Service registry (ESB) for scalable web applications.
This blog post is the result of my futile attempts at understanding how others have solved the problem of automatic service discovery.
How do organizations, which have a huge collection of custom applications, design scalable web application without having to hardcode server names and port numbers in the configuration file ?
I believe the terminology I’m hinting at is either called a “Service Registry†or a “Enterprise Service Bus†which is part of the whole SOA (Service oriented architecture) world.
The organization I work for, has a limited multicast based service announcement/discovery infrastructure, but not widely used across all the applications. In addition to the fact that multicast routing can become complicated (ACL management of yet another set of network addresses), its also not a solution where parts of applications could reside on the cloud. Amazon’s EC2, for instance, doesn’t allow multicast traffic between its hosts.
Microsoft Azure .Net services (part of the Azure platform) provides a service registry (or proxy) to which internal and external applications can connect to, to provide and consume services. The design doesn’t allow direct connection between provider and consumer which makes this a massive single point of failure. I agree any kind of registry has this problem, but the fact that you need this service to be up all the time to make every single request makes it extremely risky.

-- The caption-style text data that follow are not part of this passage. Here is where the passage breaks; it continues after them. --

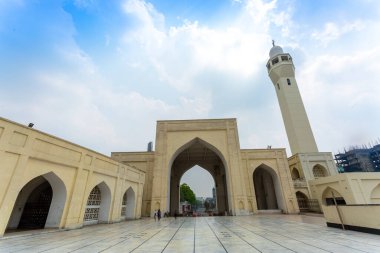 Baitul Mukarram Ulusal Camii 'nin dışındaki cami, Bangladeş' in Dhaka kentindeki şuanda boş.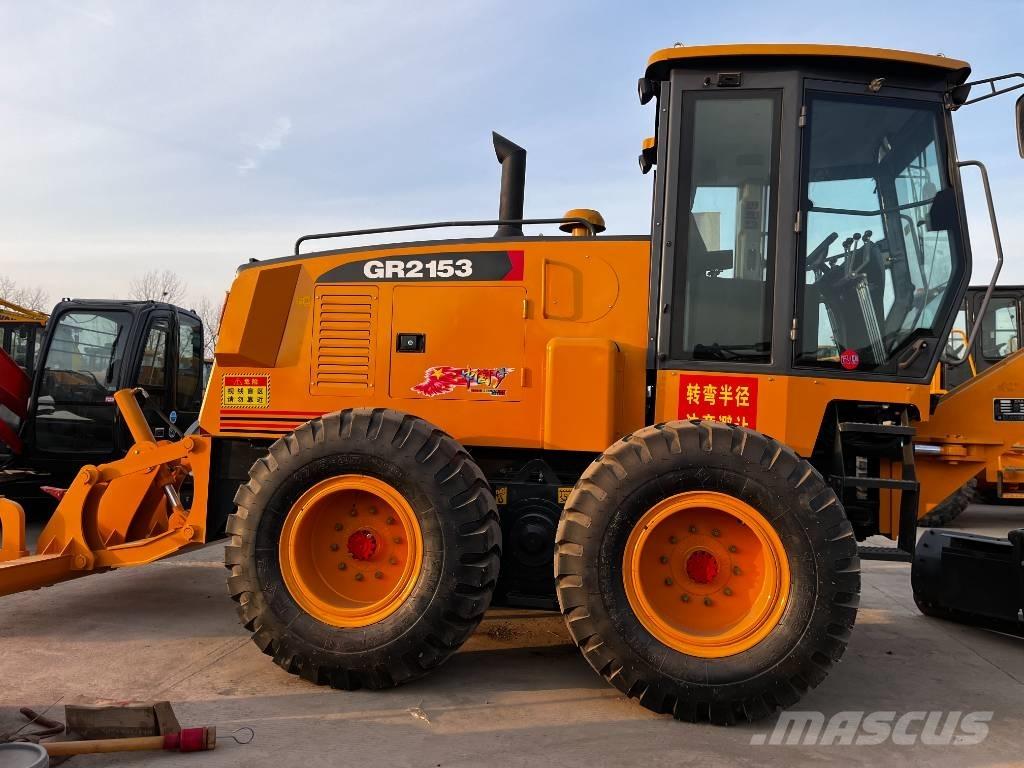 XCMG GR 2153 gumikerekes dózer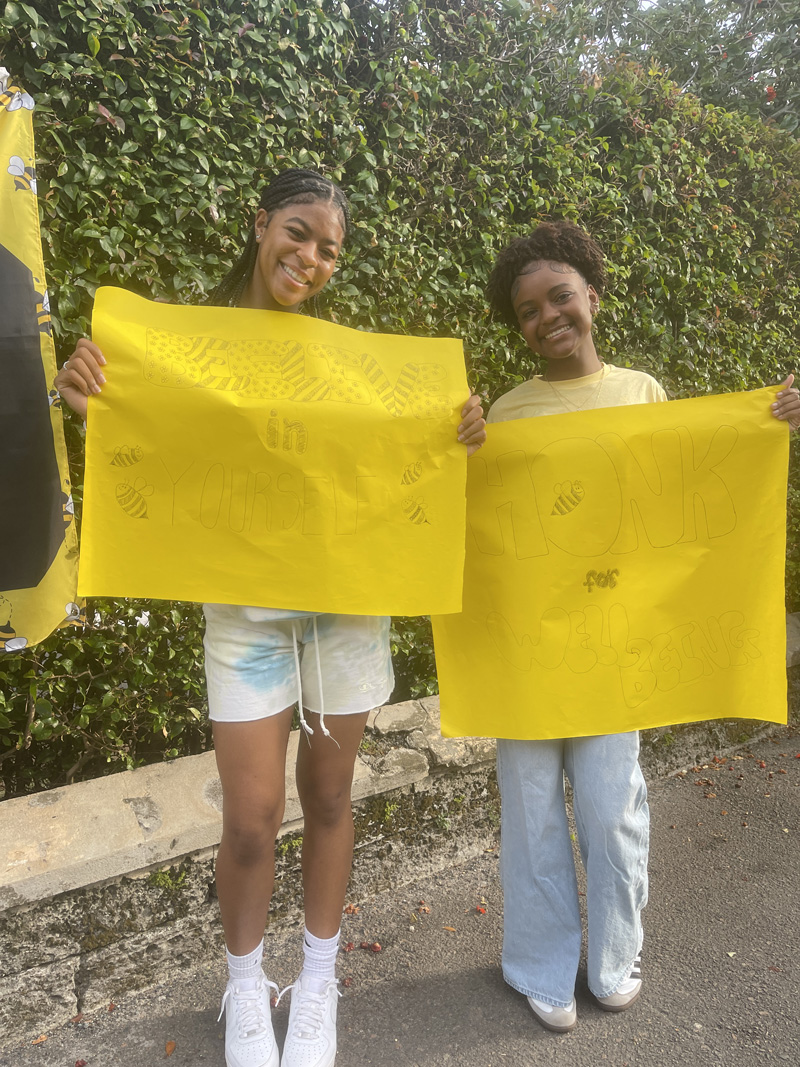 Warwick Academy WellBEEing Mental Health Drive By Wave By Bermuda May 2025 (51)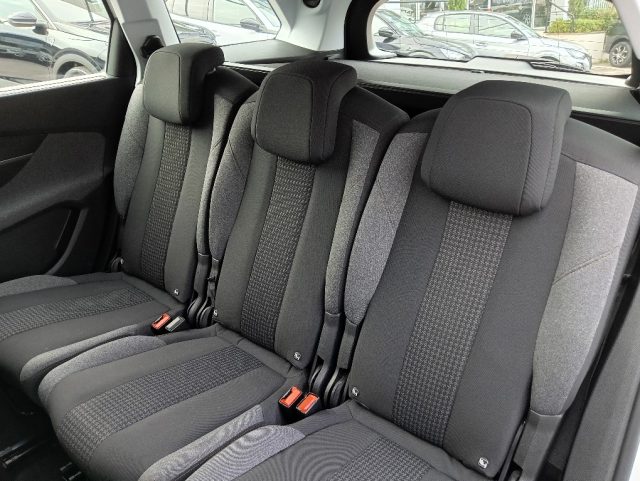 PEUGEOT 5008 usata, con Chiusura centralizzata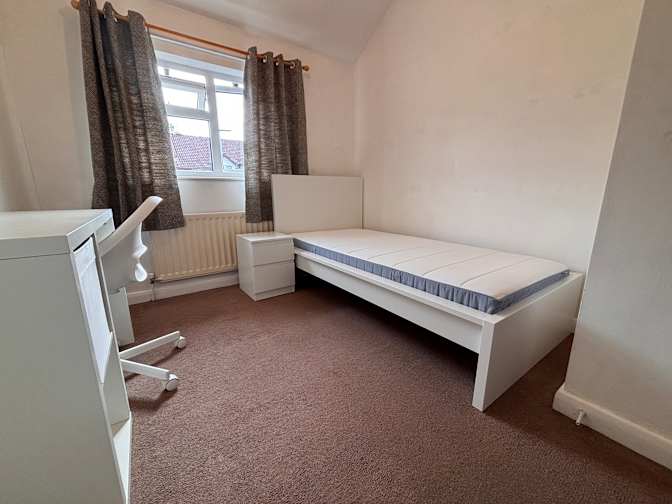 Debs's room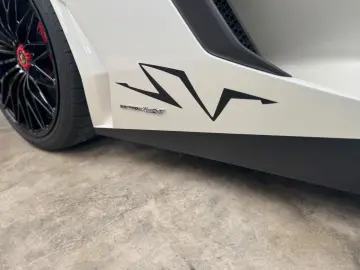 LAMBORGHINI Aventador LP 750-4 SV Roadster Carbon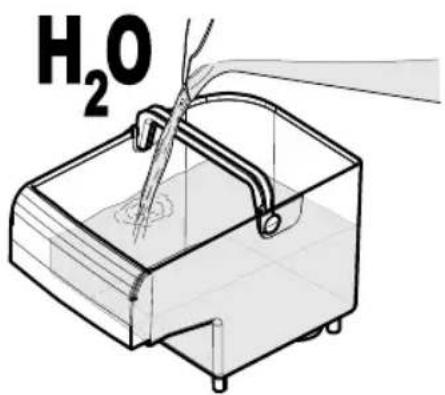 SAECO Aulika Evo Focus - Nettoyer le réservoir d'eau - 1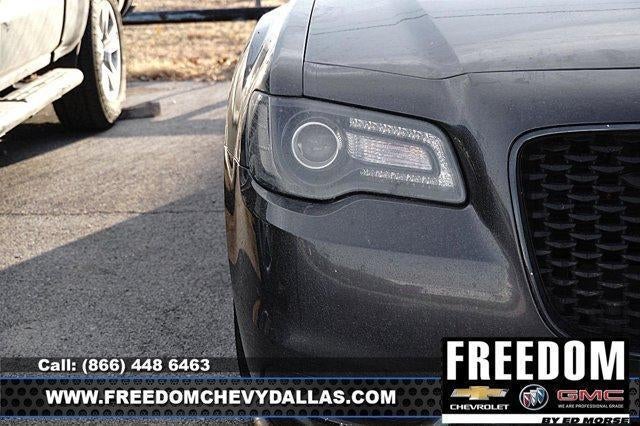 2019 Chrysler 300 Touring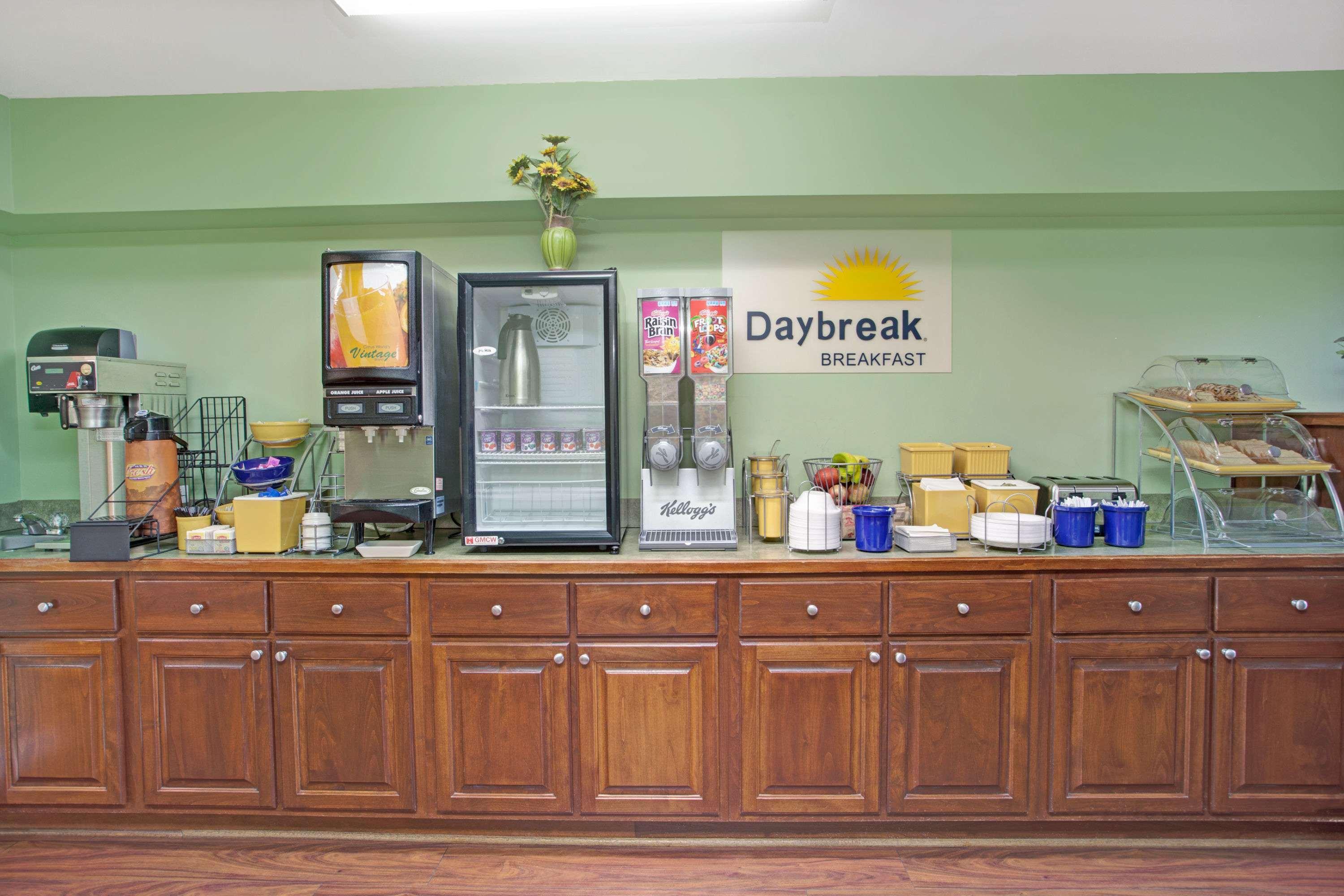 Days Inn By Wyndham Marietta White Water Exteriér fotografie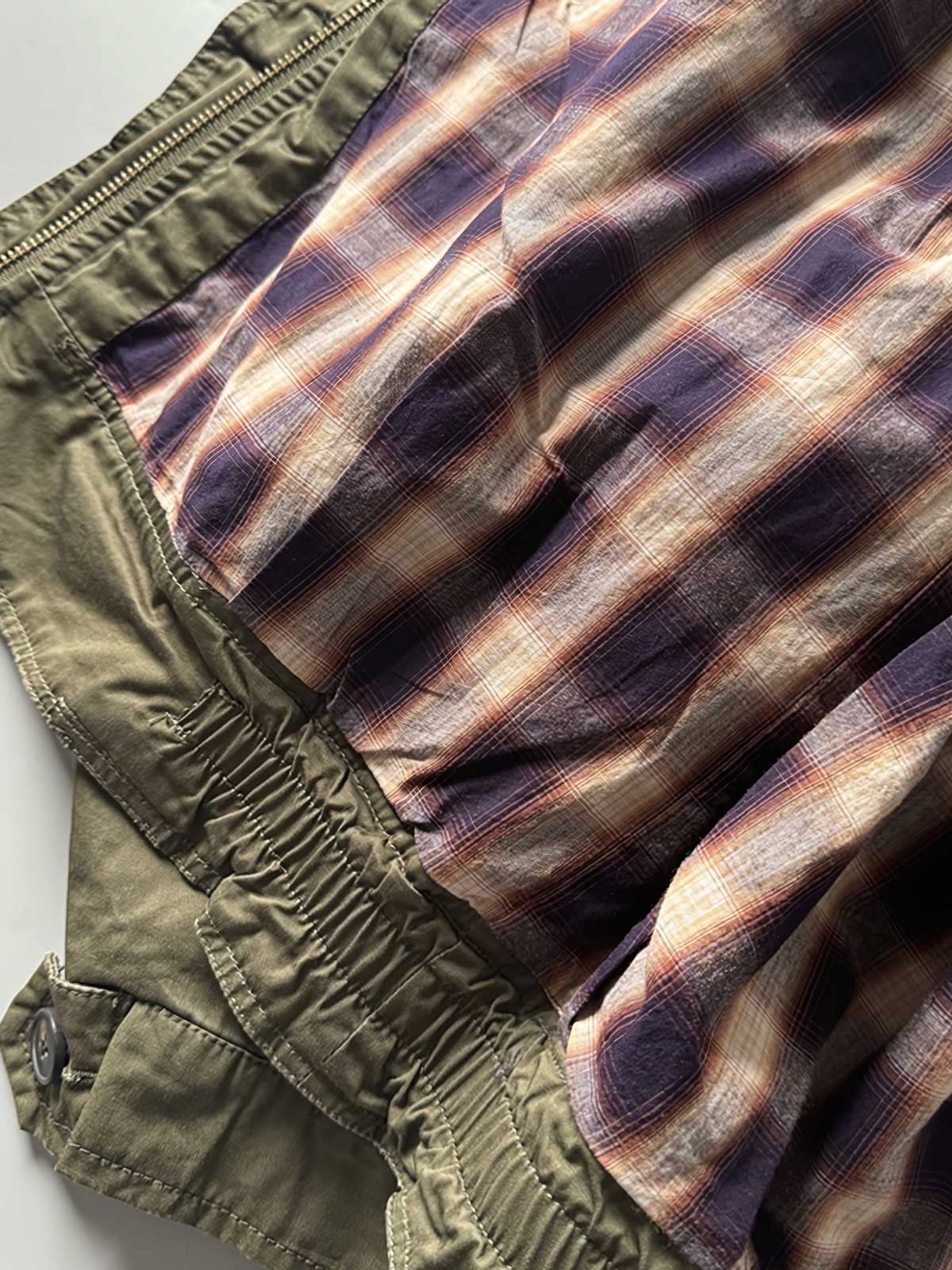 製品画像: オレンジカラーのダブルスタンドカラーワークジャケットの正面画像、実用的でスタイリッシュなデザインが特徴。
詳細画像: 袖部のジッパーポケットとスタンドカラーデザインのディテール画像、ワークスタイルを強調。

There are at least two open source projects by Apache foundation which touch this topic. One is Service Mix and the other is Synapse. I’ve also spoken to a few commercial entities who do this, and wasn’t really convinced that its worth spending big bucks for this.
The reason why I’m puzzled is that I don’t see a single open source project being widely used in this area. I’ve been a REST kind of a guy and hate the whole SOAP world… and was hoping there would be something simple which could be setup and used without pulling my hair off.
My contacts at some of the larger organizations seem to make me believe that they all use proprietary solutions for their infrastructure. Is this really such a complex problem ?
If you have an ESB in your network, please do drop in a line about it.
Comments
I think the problem is that most places simply "manage" with configuration for the task of lookup. They just don't feel the pain enough to be bothered thus there is little incentive for most to do or try open source.
I've personally been involved in building infrastructure such as this several times with varying approaches. It's not that complex just that most don't see the value, not too mention it can mean they have to start thinking a little differently which in many places is resisted quite strongly.
FWIW, I wouldn't use anything like an ESB for this task noting at the same time that the foundations I would use are rarely well maintained in most organisations. Drop me a line if you want more details....
I figure if there is one node which acts as a master list, and the other nodes get their IP/port info from it on startup (refreshing at intervals), then even if that master node goes down the other nodes can continue to operate (using the cached copy). The master server (a static node, not doing much) is generally not going to go down, and if it does, the chances of other nodes going down - and coming back up before the master node, are not too likely.
This of course does not solve a lot of the more complex problems which could arise down the road, but I think keeping things as simple as possible until your infrastructure grows to justify the added complexity is generally the best way to go. Maybe you are already at that point though.